Die kamerunischen Behörden haben am Vorabend der Bekanntgabe der Ergebnisse der Präsidentschaftswahlen vom 12. Oktober rund dreißig Politiker und Aktivisten aus dem Umfeld des Oppositionskandidaten Issa Tchiroma festgenommen. Laut Tchiromas Wahlkampfteam spiegeln diese Festnahmen den Wunsch der Regierung wider, jegliche Proteste vor der offiziellen Veröffentlichung der Ergebnisse am Montag zu unterdrücken.
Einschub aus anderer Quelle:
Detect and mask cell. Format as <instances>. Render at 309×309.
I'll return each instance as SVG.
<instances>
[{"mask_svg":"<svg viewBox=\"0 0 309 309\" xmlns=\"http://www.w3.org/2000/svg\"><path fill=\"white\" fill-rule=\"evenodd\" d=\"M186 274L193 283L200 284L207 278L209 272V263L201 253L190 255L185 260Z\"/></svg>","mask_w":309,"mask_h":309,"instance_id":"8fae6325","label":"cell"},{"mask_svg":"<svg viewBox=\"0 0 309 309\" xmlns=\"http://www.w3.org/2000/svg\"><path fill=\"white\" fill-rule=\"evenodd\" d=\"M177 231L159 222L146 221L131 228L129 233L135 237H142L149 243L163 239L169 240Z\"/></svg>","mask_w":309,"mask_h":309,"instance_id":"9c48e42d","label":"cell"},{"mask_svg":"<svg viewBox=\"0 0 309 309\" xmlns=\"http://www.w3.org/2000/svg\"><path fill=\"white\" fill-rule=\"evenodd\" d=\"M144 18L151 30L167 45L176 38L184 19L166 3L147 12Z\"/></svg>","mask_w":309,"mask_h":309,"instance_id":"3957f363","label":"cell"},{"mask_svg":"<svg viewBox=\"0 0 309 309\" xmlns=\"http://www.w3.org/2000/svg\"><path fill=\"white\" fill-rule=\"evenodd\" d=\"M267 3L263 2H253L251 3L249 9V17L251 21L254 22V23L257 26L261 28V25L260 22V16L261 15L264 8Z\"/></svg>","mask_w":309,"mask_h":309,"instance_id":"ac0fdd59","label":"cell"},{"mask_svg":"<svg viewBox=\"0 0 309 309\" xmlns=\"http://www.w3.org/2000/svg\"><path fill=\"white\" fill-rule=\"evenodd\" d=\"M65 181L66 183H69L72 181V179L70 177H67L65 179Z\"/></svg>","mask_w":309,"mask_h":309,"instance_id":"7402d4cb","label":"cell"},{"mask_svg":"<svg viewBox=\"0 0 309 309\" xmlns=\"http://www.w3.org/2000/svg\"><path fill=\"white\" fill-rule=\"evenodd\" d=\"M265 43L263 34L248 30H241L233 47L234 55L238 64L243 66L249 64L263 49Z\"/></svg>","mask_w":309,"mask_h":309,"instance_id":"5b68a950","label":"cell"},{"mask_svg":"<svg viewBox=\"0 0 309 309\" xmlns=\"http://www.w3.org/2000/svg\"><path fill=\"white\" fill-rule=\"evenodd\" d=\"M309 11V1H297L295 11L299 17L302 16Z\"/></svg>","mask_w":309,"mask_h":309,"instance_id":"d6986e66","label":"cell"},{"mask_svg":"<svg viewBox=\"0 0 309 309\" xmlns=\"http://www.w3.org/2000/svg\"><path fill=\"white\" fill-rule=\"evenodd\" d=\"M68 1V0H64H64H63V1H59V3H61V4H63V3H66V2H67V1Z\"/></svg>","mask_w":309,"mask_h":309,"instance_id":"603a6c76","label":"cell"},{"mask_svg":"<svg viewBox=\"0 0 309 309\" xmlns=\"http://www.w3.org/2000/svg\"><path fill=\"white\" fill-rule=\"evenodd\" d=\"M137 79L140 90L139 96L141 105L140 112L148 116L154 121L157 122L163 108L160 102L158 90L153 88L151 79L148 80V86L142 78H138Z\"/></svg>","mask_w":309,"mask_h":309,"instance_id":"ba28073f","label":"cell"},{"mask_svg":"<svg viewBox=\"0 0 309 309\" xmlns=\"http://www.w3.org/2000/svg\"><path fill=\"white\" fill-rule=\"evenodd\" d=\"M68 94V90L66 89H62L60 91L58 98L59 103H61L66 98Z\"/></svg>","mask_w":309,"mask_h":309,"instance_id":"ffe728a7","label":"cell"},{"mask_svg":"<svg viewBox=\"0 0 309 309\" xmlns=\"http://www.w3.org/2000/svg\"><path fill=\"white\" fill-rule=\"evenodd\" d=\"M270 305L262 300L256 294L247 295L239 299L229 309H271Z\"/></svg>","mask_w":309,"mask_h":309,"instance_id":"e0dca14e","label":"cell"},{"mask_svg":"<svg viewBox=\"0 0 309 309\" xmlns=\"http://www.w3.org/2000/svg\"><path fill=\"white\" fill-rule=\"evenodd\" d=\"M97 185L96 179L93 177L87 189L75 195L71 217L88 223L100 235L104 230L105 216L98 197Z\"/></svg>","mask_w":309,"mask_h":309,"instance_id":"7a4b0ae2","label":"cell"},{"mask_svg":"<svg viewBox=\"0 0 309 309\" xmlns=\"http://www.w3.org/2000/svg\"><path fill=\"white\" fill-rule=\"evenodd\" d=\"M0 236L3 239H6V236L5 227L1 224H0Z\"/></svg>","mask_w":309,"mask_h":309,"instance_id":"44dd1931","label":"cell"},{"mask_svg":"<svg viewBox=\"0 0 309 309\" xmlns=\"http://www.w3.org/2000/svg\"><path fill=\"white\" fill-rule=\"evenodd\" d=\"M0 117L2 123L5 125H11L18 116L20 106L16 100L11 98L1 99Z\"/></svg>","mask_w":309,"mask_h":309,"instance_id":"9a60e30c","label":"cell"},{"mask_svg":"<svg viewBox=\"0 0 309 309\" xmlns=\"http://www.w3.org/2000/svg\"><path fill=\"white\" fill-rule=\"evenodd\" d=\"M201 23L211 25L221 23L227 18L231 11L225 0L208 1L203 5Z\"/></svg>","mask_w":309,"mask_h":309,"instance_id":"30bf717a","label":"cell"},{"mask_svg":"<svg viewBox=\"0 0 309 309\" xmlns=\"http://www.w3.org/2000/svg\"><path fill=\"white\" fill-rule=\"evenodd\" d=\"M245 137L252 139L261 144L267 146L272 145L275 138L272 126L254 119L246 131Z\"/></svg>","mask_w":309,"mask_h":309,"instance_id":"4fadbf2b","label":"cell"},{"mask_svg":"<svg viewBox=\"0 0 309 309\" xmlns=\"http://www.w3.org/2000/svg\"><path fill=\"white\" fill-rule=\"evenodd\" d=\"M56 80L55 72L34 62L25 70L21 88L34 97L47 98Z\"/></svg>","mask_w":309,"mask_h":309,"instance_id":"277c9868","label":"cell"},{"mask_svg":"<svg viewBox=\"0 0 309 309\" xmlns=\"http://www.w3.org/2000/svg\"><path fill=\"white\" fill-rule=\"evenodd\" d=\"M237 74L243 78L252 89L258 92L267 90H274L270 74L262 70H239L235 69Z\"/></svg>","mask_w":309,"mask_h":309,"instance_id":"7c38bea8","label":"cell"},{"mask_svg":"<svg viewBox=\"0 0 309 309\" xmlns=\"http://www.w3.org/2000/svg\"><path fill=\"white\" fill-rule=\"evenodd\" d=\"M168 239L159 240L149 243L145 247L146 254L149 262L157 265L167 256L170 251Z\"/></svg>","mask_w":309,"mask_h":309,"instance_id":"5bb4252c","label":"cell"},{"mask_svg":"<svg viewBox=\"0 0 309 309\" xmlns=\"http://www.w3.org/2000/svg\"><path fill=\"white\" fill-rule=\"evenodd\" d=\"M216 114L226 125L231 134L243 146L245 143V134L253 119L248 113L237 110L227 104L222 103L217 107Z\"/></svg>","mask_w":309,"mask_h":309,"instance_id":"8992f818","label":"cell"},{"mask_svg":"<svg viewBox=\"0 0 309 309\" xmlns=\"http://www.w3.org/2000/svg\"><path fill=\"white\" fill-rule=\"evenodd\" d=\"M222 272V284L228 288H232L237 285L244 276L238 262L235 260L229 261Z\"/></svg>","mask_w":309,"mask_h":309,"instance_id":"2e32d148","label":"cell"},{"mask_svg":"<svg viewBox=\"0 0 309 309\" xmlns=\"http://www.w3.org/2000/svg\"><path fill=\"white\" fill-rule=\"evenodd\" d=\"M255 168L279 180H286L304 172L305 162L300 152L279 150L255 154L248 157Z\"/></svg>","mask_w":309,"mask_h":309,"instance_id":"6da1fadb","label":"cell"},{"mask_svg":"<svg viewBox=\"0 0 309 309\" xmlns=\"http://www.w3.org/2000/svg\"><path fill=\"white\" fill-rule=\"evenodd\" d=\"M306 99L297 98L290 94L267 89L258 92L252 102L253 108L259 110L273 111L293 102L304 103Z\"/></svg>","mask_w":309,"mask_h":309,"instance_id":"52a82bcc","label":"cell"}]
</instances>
Zu den Verhafteten gehören Anicet Ekane, Vorsitzender der Partei MANIDEM, und Djeukam Tchameni, ein führender Vertreter der Union für den Wandel. Beide sind überzeugte Anhänger Tchiromas. Die genauen Gründe für die Verhaftungen haben die Behörden noch nicht bekannt gegeben. Quellen aus dem Umfeld des Sicherheitsministeriums sprechen jedoch von „Präventivmaßnahmen zur Vermeidung öffentlicher Unruhen“.
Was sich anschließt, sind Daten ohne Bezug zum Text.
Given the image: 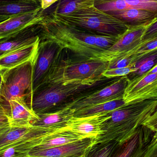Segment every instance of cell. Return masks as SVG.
<instances>
[{"label":"cell","mask_w":157,"mask_h":157,"mask_svg":"<svg viewBox=\"0 0 157 157\" xmlns=\"http://www.w3.org/2000/svg\"><path fill=\"white\" fill-rule=\"evenodd\" d=\"M80 135L70 130L63 129L51 132L41 139L39 144L32 151H38L52 148L73 143L84 139Z\"/></svg>","instance_id":"cell-18"},{"label":"cell","mask_w":157,"mask_h":157,"mask_svg":"<svg viewBox=\"0 0 157 157\" xmlns=\"http://www.w3.org/2000/svg\"><path fill=\"white\" fill-rule=\"evenodd\" d=\"M90 87L77 84L65 85L59 83H48L34 92L29 106L37 115L48 112L50 109L69 97Z\"/></svg>","instance_id":"cell-6"},{"label":"cell","mask_w":157,"mask_h":157,"mask_svg":"<svg viewBox=\"0 0 157 157\" xmlns=\"http://www.w3.org/2000/svg\"></svg>","instance_id":"cell-43"},{"label":"cell","mask_w":157,"mask_h":157,"mask_svg":"<svg viewBox=\"0 0 157 157\" xmlns=\"http://www.w3.org/2000/svg\"><path fill=\"white\" fill-rule=\"evenodd\" d=\"M51 15L58 21L101 36H120L129 27L126 23L99 10L94 5L70 13H52Z\"/></svg>","instance_id":"cell-4"},{"label":"cell","mask_w":157,"mask_h":157,"mask_svg":"<svg viewBox=\"0 0 157 157\" xmlns=\"http://www.w3.org/2000/svg\"><path fill=\"white\" fill-rule=\"evenodd\" d=\"M37 56V55H36ZM35 59L20 66L10 70L2 71L3 82L0 90V103L7 111L9 115V101L12 99L32 96V83Z\"/></svg>","instance_id":"cell-5"},{"label":"cell","mask_w":157,"mask_h":157,"mask_svg":"<svg viewBox=\"0 0 157 157\" xmlns=\"http://www.w3.org/2000/svg\"><path fill=\"white\" fill-rule=\"evenodd\" d=\"M157 109V99H153L131 103L109 113V118L101 124V133L95 138L94 144L124 142Z\"/></svg>","instance_id":"cell-2"},{"label":"cell","mask_w":157,"mask_h":157,"mask_svg":"<svg viewBox=\"0 0 157 157\" xmlns=\"http://www.w3.org/2000/svg\"><path fill=\"white\" fill-rule=\"evenodd\" d=\"M11 127L8 122H0V136L10 130Z\"/></svg>","instance_id":"cell-36"},{"label":"cell","mask_w":157,"mask_h":157,"mask_svg":"<svg viewBox=\"0 0 157 157\" xmlns=\"http://www.w3.org/2000/svg\"><path fill=\"white\" fill-rule=\"evenodd\" d=\"M150 54L136 53L131 56H126V57L118 59L113 61L109 62V66L107 69L124 68V67L134 66L137 63Z\"/></svg>","instance_id":"cell-28"},{"label":"cell","mask_w":157,"mask_h":157,"mask_svg":"<svg viewBox=\"0 0 157 157\" xmlns=\"http://www.w3.org/2000/svg\"><path fill=\"white\" fill-rule=\"evenodd\" d=\"M157 37V22L146 29L143 36V41H147Z\"/></svg>","instance_id":"cell-31"},{"label":"cell","mask_w":157,"mask_h":157,"mask_svg":"<svg viewBox=\"0 0 157 157\" xmlns=\"http://www.w3.org/2000/svg\"><path fill=\"white\" fill-rule=\"evenodd\" d=\"M106 13L126 23V22H143L146 21L154 16V12L136 8H131L121 11H113Z\"/></svg>","instance_id":"cell-23"},{"label":"cell","mask_w":157,"mask_h":157,"mask_svg":"<svg viewBox=\"0 0 157 157\" xmlns=\"http://www.w3.org/2000/svg\"><path fill=\"white\" fill-rule=\"evenodd\" d=\"M136 71V69L134 66L124 68L107 69L103 72L102 76L104 78H109L121 77L128 75L131 73Z\"/></svg>","instance_id":"cell-29"},{"label":"cell","mask_w":157,"mask_h":157,"mask_svg":"<svg viewBox=\"0 0 157 157\" xmlns=\"http://www.w3.org/2000/svg\"><path fill=\"white\" fill-rule=\"evenodd\" d=\"M62 51L43 86L48 83H59L90 86L103 78L102 73L108 69L109 62L83 59L73 56L64 58Z\"/></svg>","instance_id":"cell-3"},{"label":"cell","mask_w":157,"mask_h":157,"mask_svg":"<svg viewBox=\"0 0 157 157\" xmlns=\"http://www.w3.org/2000/svg\"><path fill=\"white\" fill-rule=\"evenodd\" d=\"M48 133L19 141L0 151V157H27L29 154Z\"/></svg>","instance_id":"cell-21"},{"label":"cell","mask_w":157,"mask_h":157,"mask_svg":"<svg viewBox=\"0 0 157 157\" xmlns=\"http://www.w3.org/2000/svg\"><path fill=\"white\" fill-rule=\"evenodd\" d=\"M119 144L115 141L93 143L85 152L83 157H111Z\"/></svg>","instance_id":"cell-24"},{"label":"cell","mask_w":157,"mask_h":157,"mask_svg":"<svg viewBox=\"0 0 157 157\" xmlns=\"http://www.w3.org/2000/svg\"><path fill=\"white\" fill-rule=\"evenodd\" d=\"M75 110L65 106L53 112L37 114L38 119L33 121L31 125L47 130L57 131L65 128L70 120L74 117Z\"/></svg>","instance_id":"cell-15"},{"label":"cell","mask_w":157,"mask_h":157,"mask_svg":"<svg viewBox=\"0 0 157 157\" xmlns=\"http://www.w3.org/2000/svg\"><path fill=\"white\" fill-rule=\"evenodd\" d=\"M143 125H146L157 132V109L144 123Z\"/></svg>","instance_id":"cell-32"},{"label":"cell","mask_w":157,"mask_h":157,"mask_svg":"<svg viewBox=\"0 0 157 157\" xmlns=\"http://www.w3.org/2000/svg\"><path fill=\"white\" fill-rule=\"evenodd\" d=\"M39 2L33 0H17L0 2V15L11 17L26 13L40 8Z\"/></svg>","instance_id":"cell-20"},{"label":"cell","mask_w":157,"mask_h":157,"mask_svg":"<svg viewBox=\"0 0 157 157\" xmlns=\"http://www.w3.org/2000/svg\"><path fill=\"white\" fill-rule=\"evenodd\" d=\"M39 26L42 39L54 41L63 49L72 52L74 57L83 59H96L120 36L97 35L56 20L51 14L44 15Z\"/></svg>","instance_id":"cell-1"},{"label":"cell","mask_w":157,"mask_h":157,"mask_svg":"<svg viewBox=\"0 0 157 157\" xmlns=\"http://www.w3.org/2000/svg\"><path fill=\"white\" fill-rule=\"evenodd\" d=\"M157 64V50L145 57L134 65L135 71L127 75L129 80L138 78L147 72Z\"/></svg>","instance_id":"cell-26"},{"label":"cell","mask_w":157,"mask_h":157,"mask_svg":"<svg viewBox=\"0 0 157 157\" xmlns=\"http://www.w3.org/2000/svg\"><path fill=\"white\" fill-rule=\"evenodd\" d=\"M17 1V0H0V2H10V1Z\"/></svg>","instance_id":"cell-39"},{"label":"cell","mask_w":157,"mask_h":157,"mask_svg":"<svg viewBox=\"0 0 157 157\" xmlns=\"http://www.w3.org/2000/svg\"><path fill=\"white\" fill-rule=\"evenodd\" d=\"M94 137H88L60 146L38 151H31L29 157H68L84 155L93 144Z\"/></svg>","instance_id":"cell-13"},{"label":"cell","mask_w":157,"mask_h":157,"mask_svg":"<svg viewBox=\"0 0 157 157\" xmlns=\"http://www.w3.org/2000/svg\"><path fill=\"white\" fill-rule=\"evenodd\" d=\"M3 82V76L2 71L0 69V90H1V88H2V85Z\"/></svg>","instance_id":"cell-37"},{"label":"cell","mask_w":157,"mask_h":157,"mask_svg":"<svg viewBox=\"0 0 157 157\" xmlns=\"http://www.w3.org/2000/svg\"><path fill=\"white\" fill-rule=\"evenodd\" d=\"M108 113L86 117H74L64 129L80 135L84 138H96L101 133V124L109 118Z\"/></svg>","instance_id":"cell-12"},{"label":"cell","mask_w":157,"mask_h":157,"mask_svg":"<svg viewBox=\"0 0 157 157\" xmlns=\"http://www.w3.org/2000/svg\"><path fill=\"white\" fill-rule=\"evenodd\" d=\"M52 130H47L32 125L29 127L11 128L0 136V151L17 142L28 138L42 135Z\"/></svg>","instance_id":"cell-16"},{"label":"cell","mask_w":157,"mask_h":157,"mask_svg":"<svg viewBox=\"0 0 157 157\" xmlns=\"http://www.w3.org/2000/svg\"><path fill=\"white\" fill-rule=\"evenodd\" d=\"M41 7L26 13L17 15L0 22V41L13 37L30 28L39 25L43 19Z\"/></svg>","instance_id":"cell-11"},{"label":"cell","mask_w":157,"mask_h":157,"mask_svg":"<svg viewBox=\"0 0 157 157\" xmlns=\"http://www.w3.org/2000/svg\"><path fill=\"white\" fill-rule=\"evenodd\" d=\"M94 6L104 12L121 11L132 8L125 0H95Z\"/></svg>","instance_id":"cell-27"},{"label":"cell","mask_w":157,"mask_h":157,"mask_svg":"<svg viewBox=\"0 0 157 157\" xmlns=\"http://www.w3.org/2000/svg\"><path fill=\"white\" fill-rule=\"evenodd\" d=\"M40 41L0 58V69L5 71L13 69L35 59Z\"/></svg>","instance_id":"cell-17"},{"label":"cell","mask_w":157,"mask_h":157,"mask_svg":"<svg viewBox=\"0 0 157 157\" xmlns=\"http://www.w3.org/2000/svg\"><path fill=\"white\" fill-rule=\"evenodd\" d=\"M129 81L127 75L122 76L107 86L77 98L65 106L74 109L76 111L89 106L114 100L122 99Z\"/></svg>","instance_id":"cell-8"},{"label":"cell","mask_w":157,"mask_h":157,"mask_svg":"<svg viewBox=\"0 0 157 157\" xmlns=\"http://www.w3.org/2000/svg\"><path fill=\"white\" fill-rule=\"evenodd\" d=\"M95 0H59L53 13H70L78 9L94 5Z\"/></svg>","instance_id":"cell-25"},{"label":"cell","mask_w":157,"mask_h":157,"mask_svg":"<svg viewBox=\"0 0 157 157\" xmlns=\"http://www.w3.org/2000/svg\"><path fill=\"white\" fill-rule=\"evenodd\" d=\"M59 0H40V7L43 10H45Z\"/></svg>","instance_id":"cell-35"},{"label":"cell","mask_w":157,"mask_h":157,"mask_svg":"<svg viewBox=\"0 0 157 157\" xmlns=\"http://www.w3.org/2000/svg\"><path fill=\"white\" fill-rule=\"evenodd\" d=\"M8 113L4 106L0 103V122H8Z\"/></svg>","instance_id":"cell-34"},{"label":"cell","mask_w":157,"mask_h":157,"mask_svg":"<svg viewBox=\"0 0 157 157\" xmlns=\"http://www.w3.org/2000/svg\"><path fill=\"white\" fill-rule=\"evenodd\" d=\"M126 105L127 104L123 99L114 100L80 109L75 112L74 117H86L96 114L109 113Z\"/></svg>","instance_id":"cell-22"},{"label":"cell","mask_w":157,"mask_h":157,"mask_svg":"<svg viewBox=\"0 0 157 157\" xmlns=\"http://www.w3.org/2000/svg\"><path fill=\"white\" fill-rule=\"evenodd\" d=\"M146 29L130 28L120 36L117 42L107 50L100 54L96 59L113 61L118 59L135 54Z\"/></svg>","instance_id":"cell-10"},{"label":"cell","mask_w":157,"mask_h":157,"mask_svg":"<svg viewBox=\"0 0 157 157\" xmlns=\"http://www.w3.org/2000/svg\"><path fill=\"white\" fill-rule=\"evenodd\" d=\"M9 17L7 16H2L0 15V22H2L4 20H6L9 18Z\"/></svg>","instance_id":"cell-38"},{"label":"cell","mask_w":157,"mask_h":157,"mask_svg":"<svg viewBox=\"0 0 157 157\" xmlns=\"http://www.w3.org/2000/svg\"><path fill=\"white\" fill-rule=\"evenodd\" d=\"M62 49L54 41L46 40L41 41L40 40L34 67L32 95L44 85L53 64Z\"/></svg>","instance_id":"cell-7"},{"label":"cell","mask_w":157,"mask_h":157,"mask_svg":"<svg viewBox=\"0 0 157 157\" xmlns=\"http://www.w3.org/2000/svg\"><path fill=\"white\" fill-rule=\"evenodd\" d=\"M25 98L12 99L9 101L8 122L11 128L29 127L39 118L27 101Z\"/></svg>","instance_id":"cell-14"},{"label":"cell","mask_w":157,"mask_h":157,"mask_svg":"<svg viewBox=\"0 0 157 157\" xmlns=\"http://www.w3.org/2000/svg\"><path fill=\"white\" fill-rule=\"evenodd\" d=\"M83 155H83L81 156H71L68 157H83Z\"/></svg>","instance_id":"cell-41"},{"label":"cell","mask_w":157,"mask_h":157,"mask_svg":"<svg viewBox=\"0 0 157 157\" xmlns=\"http://www.w3.org/2000/svg\"><path fill=\"white\" fill-rule=\"evenodd\" d=\"M142 1H145V2H157V0H141Z\"/></svg>","instance_id":"cell-40"},{"label":"cell","mask_w":157,"mask_h":157,"mask_svg":"<svg viewBox=\"0 0 157 157\" xmlns=\"http://www.w3.org/2000/svg\"><path fill=\"white\" fill-rule=\"evenodd\" d=\"M132 8L150 12H157V2H145L141 0H125Z\"/></svg>","instance_id":"cell-30"},{"label":"cell","mask_w":157,"mask_h":157,"mask_svg":"<svg viewBox=\"0 0 157 157\" xmlns=\"http://www.w3.org/2000/svg\"><path fill=\"white\" fill-rule=\"evenodd\" d=\"M144 157H157V139L148 148Z\"/></svg>","instance_id":"cell-33"},{"label":"cell","mask_w":157,"mask_h":157,"mask_svg":"<svg viewBox=\"0 0 157 157\" xmlns=\"http://www.w3.org/2000/svg\"><path fill=\"white\" fill-rule=\"evenodd\" d=\"M156 132L144 125L124 142L119 143L111 157H144L156 140Z\"/></svg>","instance_id":"cell-9"},{"label":"cell","mask_w":157,"mask_h":157,"mask_svg":"<svg viewBox=\"0 0 157 157\" xmlns=\"http://www.w3.org/2000/svg\"><path fill=\"white\" fill-rule=\"evenodd\" d=\"M156 138L157 139V132H156Z\"/></svg>","instance_id":"cell-42"},{"label":"cell","mask_w":157,"mask_h":157,"mask_svg":"<svg viewBox=\"0 0 157 157\" xmlns=\"http://www.w3.org/2000/svg\"><path fill=\"white\" fill-rule=\"evenodd\" d=\"M32 28L16 36L0 41V58L40 41V37L33 33Z\"/></svg>","instance_id":"cell-19"}]
</instances>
Die Verhaftungswelle ereignet sich in einem äußerst angespannten politischen Klima. Der amtierende Präsident Paul Biya, der seit mehr als vier Jahrzehnten an der Macht ist, gilt als Favorit, doch die Opposition prangert zahlreiche Unregelmäßigkeiten bei der Wahl an, insbesondere in den englischsprachigen Regionen.

Issa Tchiroma verurteilte die „beschämende politische Unterdrückung“ und rief die internationale Gemeinschaft dazu auf, „die Augen vor den autoritären Exzessen des Regimes zu öffnen“. In mehreren Großstädten wurden Sicherheitskräfte massenhaft um die Parteizentralen der Oppositionsparteien aufgestellt. Dies schürte die Befürchtung, die Regierung könnte angesichts jeglicher Anfechtung des Wahlergebnisses ihre Haltung verhärten.

Was sollten wir uns schnell merken?

Die kamerunischen Behörden haben rund dreißig politische Führer und Aktivisten aus dem Umfeld des Oppositionskandidaten Issa festgenommen.